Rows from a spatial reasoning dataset
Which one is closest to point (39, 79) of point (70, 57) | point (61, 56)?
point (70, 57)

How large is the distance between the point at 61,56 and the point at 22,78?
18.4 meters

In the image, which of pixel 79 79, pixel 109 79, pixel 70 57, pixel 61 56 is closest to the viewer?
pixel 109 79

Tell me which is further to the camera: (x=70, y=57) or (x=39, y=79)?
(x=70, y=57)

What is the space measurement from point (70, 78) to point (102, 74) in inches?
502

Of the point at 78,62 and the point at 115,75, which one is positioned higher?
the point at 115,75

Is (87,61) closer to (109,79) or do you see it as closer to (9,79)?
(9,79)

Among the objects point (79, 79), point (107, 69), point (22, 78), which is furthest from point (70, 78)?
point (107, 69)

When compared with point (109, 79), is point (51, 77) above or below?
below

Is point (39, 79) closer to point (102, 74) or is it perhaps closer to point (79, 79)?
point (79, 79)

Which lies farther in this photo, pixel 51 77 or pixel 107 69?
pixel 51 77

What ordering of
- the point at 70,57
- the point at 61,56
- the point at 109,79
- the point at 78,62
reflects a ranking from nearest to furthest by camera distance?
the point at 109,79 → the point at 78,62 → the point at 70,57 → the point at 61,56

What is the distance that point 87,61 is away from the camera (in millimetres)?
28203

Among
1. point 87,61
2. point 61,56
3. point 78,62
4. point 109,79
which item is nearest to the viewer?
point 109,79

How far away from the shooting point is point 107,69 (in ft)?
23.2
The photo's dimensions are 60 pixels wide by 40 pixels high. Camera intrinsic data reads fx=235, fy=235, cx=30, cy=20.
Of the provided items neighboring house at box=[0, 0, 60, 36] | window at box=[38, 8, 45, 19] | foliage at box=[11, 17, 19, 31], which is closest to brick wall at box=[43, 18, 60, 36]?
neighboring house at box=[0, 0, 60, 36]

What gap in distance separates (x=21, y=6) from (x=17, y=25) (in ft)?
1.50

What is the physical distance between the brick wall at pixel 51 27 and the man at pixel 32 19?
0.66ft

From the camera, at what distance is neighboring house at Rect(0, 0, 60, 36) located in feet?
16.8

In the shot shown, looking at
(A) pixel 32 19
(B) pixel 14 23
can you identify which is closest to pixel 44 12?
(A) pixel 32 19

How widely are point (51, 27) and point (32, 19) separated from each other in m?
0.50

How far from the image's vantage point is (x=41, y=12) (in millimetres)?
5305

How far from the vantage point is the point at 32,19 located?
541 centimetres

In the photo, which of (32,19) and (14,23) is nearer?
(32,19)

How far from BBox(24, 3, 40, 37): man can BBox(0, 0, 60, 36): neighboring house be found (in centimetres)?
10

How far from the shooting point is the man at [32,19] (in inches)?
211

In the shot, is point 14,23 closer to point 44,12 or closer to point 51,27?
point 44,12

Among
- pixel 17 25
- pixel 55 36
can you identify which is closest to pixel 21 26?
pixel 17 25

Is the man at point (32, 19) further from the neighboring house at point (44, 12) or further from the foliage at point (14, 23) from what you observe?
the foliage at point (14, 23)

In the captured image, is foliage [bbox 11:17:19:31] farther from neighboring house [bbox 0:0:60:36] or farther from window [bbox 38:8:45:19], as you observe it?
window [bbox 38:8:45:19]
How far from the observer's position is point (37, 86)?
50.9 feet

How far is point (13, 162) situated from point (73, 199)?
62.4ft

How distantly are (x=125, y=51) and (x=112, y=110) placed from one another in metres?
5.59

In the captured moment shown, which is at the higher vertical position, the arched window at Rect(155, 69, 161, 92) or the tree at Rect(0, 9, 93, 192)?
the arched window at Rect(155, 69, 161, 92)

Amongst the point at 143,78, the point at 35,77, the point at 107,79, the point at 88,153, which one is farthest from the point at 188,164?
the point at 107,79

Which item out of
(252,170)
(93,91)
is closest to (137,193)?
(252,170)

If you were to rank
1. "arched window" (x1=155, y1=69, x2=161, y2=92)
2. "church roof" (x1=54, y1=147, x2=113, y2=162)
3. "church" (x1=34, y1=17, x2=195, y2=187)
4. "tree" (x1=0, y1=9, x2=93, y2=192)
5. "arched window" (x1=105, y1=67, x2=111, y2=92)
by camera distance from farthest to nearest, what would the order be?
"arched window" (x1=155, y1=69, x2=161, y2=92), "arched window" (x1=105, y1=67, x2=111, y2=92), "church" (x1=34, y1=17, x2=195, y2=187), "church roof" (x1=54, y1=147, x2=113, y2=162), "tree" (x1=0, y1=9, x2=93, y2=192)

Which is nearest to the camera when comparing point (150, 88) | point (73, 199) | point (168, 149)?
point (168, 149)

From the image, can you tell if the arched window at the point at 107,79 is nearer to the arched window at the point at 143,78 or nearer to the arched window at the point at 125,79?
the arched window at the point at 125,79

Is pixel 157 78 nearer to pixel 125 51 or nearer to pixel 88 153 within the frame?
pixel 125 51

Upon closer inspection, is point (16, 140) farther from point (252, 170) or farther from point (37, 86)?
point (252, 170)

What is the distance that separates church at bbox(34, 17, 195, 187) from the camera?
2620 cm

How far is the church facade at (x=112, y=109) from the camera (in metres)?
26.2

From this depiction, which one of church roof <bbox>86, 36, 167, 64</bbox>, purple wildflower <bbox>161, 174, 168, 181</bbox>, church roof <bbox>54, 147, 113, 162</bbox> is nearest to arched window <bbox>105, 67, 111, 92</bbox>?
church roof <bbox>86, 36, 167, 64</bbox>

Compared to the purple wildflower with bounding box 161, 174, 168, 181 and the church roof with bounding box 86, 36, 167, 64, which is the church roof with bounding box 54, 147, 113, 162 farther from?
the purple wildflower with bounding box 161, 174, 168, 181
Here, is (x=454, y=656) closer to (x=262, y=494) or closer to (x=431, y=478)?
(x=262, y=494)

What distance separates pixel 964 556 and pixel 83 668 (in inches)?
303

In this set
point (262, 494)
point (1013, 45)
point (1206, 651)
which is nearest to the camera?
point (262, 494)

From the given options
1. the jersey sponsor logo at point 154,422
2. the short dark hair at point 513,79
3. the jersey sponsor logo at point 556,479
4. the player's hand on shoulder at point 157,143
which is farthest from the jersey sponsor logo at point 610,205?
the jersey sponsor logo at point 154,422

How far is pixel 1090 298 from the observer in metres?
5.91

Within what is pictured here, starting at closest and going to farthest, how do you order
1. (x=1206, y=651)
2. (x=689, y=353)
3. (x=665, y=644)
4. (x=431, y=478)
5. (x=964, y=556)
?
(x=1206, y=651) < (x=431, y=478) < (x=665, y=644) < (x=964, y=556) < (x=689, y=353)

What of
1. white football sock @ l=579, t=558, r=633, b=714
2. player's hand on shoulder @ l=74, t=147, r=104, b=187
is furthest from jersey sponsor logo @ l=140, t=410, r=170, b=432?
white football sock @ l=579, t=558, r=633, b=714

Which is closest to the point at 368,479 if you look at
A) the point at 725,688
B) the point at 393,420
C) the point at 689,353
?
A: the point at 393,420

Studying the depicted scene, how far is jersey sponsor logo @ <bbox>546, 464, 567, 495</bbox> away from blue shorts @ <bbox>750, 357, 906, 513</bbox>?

• _WHAT IS NEEDED_: Look above for the line that holds "How far is the", then copy it and each line after it exactly, through the last line of the data.

• _TASK RESULT_:
How far is the church facade at (x=112, y=109) from the camera (in metres)?
26.2

From this depiction, which one of church roof <bbox>86, 36, 167, 64</bbox>, purple wildflower <bbox>161, 174, 168, 181</bbox>, church roof <bbox>54, 147, 113, 162</bbox> is nearest to arched window <bbox>105, 67, 111, 92</bbox>?
church roof <bbox>86, 36, 167, 64</bbox>

Compared to the purple wildflower with bounding box 161, 174, 168, 181 and the church roof with bounding box 86, 36, 167, 64, which is the church roof with bounding box 54, 147, 113, 162 farther from?
the purple wildflower with bounding box 161, 174, 168, 181
Here, is (x=454, y=656) closer to (x=262, y=494) or closer to (x=431, y=478)?
(x=262, y=494)

What distance separates pixel 964 556 and pixel 83 668 (in inches)?
303

In this set
point (262, 494)
point (1013, 45)
point (1206, 651)
which is nearest to the camera?
point (262, 494)

From the given options
1. the jersey sponsor logo at point 154,422
2. the short dark hair at point 513,79
3. the jersey sponsor logo at point 556,479
4. the player's hand on shoulder at point 157,143
which is farthest from the jersey sponsor logo at point 610,205?
the jersey sponsor logo at point 154,422

How far is pixel 1090 298 from the observer in metres?
5.91

Within what is pictured here, starting at closest and going to farthest, how do you order
1. (x=1206, y=651)
2. (x=689, y=353)
3. (x=665, y=644)
4. (x=431, y=478)
5. (x=964, y=556)
?
(x=1206, y=651) < (x=431, y=478) < (x=665, y=644) < (x=964, y=556) < (x=689, y=353)

What of
1. white football sock @ l=579, t=558, r=633, b=714
2. player's hand on shoulder @ l=74, t=147, r=104, b=187
is furthest from jersey sponsor logo @ l=140, t=410, r=170, b=432?
white football sock @ l=579, t=558, r=633, b=714

Which is closest to the point at 368,479 if you look at
A) the point at 725,688
B) the point at 393,420
C) the point at 689,353
?
A: the point at 393,420

Studying the depicted scene, how far is jersey sponsor logo @ <bbox>546, 464, 567, 495</bbox> away from blue shorts @ <bbox>750, 357, 906, 513</bbox>?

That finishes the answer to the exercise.